--- Kaynak Metin ---

SİNEMA YAPMAK; VAROLUŞU KAYIT ALTINA ALMAKTIR

N.K : Bir yazınızda da değinmiştiniz; "filmlerin, belgesellerin,  şehrin artık göremediğimiz, bozulmuş, yok olmuş dokusu hakkında bilgi sahibi olunmasını sağladığından" bahsediyorsunuz. Bu anlamda filmlerin böyle bir getirisi de var diyebiliriz.

---

Görev Tanımı 1: Kaynak metinden alıntı yapın: "N.K : Bir yazınızda" sözcüklerinin geçtiği yerden başlayın ve "de var diyebiliriz." sözcüklerinden sonra durun.
Görev Tanımı 2: Kaynak metinde aktarılan yazıya göre filmler ve belgeseller neyin hakkında bilgi sahibi olunmasını sağlar?

--- Çıkarılan Veri ---

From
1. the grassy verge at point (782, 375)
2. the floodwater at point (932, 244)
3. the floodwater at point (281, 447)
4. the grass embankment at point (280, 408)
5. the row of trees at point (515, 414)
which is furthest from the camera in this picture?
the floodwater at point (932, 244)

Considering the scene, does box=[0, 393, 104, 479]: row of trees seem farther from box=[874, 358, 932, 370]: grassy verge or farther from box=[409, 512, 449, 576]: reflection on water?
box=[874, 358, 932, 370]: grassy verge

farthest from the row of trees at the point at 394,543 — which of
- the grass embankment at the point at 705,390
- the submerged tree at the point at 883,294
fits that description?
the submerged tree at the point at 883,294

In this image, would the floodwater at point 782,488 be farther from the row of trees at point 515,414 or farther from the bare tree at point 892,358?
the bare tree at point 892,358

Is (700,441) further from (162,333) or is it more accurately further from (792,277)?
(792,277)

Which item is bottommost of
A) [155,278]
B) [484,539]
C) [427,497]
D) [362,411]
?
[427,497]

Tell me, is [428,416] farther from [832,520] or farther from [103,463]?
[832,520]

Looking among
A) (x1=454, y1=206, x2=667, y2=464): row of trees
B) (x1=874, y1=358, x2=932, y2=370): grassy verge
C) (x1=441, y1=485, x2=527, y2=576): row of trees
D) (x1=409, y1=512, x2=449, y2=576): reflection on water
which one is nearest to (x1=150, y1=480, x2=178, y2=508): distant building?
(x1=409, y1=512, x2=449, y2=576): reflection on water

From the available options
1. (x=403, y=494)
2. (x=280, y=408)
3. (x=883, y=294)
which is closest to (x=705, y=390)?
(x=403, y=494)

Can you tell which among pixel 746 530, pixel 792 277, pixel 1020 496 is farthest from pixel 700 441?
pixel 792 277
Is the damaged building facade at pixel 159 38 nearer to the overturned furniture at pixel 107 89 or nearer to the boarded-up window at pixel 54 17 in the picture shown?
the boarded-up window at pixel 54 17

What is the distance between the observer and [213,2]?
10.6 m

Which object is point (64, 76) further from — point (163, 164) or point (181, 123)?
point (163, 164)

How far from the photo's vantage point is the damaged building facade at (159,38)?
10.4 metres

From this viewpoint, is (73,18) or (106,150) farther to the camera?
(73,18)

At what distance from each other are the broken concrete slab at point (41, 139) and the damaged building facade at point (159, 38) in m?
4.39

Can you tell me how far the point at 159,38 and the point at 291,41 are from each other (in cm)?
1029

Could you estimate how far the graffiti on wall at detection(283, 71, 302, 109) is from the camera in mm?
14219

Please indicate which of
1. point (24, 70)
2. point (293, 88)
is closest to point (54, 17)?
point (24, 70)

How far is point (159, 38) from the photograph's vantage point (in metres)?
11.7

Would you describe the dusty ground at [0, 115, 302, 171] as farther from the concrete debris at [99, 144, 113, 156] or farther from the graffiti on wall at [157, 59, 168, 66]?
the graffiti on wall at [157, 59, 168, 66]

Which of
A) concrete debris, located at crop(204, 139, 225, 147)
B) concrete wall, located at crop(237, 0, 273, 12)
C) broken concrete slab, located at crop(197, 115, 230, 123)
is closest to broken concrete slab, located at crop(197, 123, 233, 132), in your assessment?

---

Tam Yanıt 1:
N.K : Bir yazınızda da değinmiştiniz; "filmlerin, belgesellerin,  şehrin artık göremediğimiz, bozulmuş, yok olmuş dokusu hakkında bilgi sahibi olunmasını sağladığından" bahsediyorsunuz. Bu anlamda filmlerin böyle bir getirisi de var diyebiliriz.

Tam Yanıt 2: Şehrin artık göremediğimiz, bozulmuş, yok olmuş dokusu hakkında.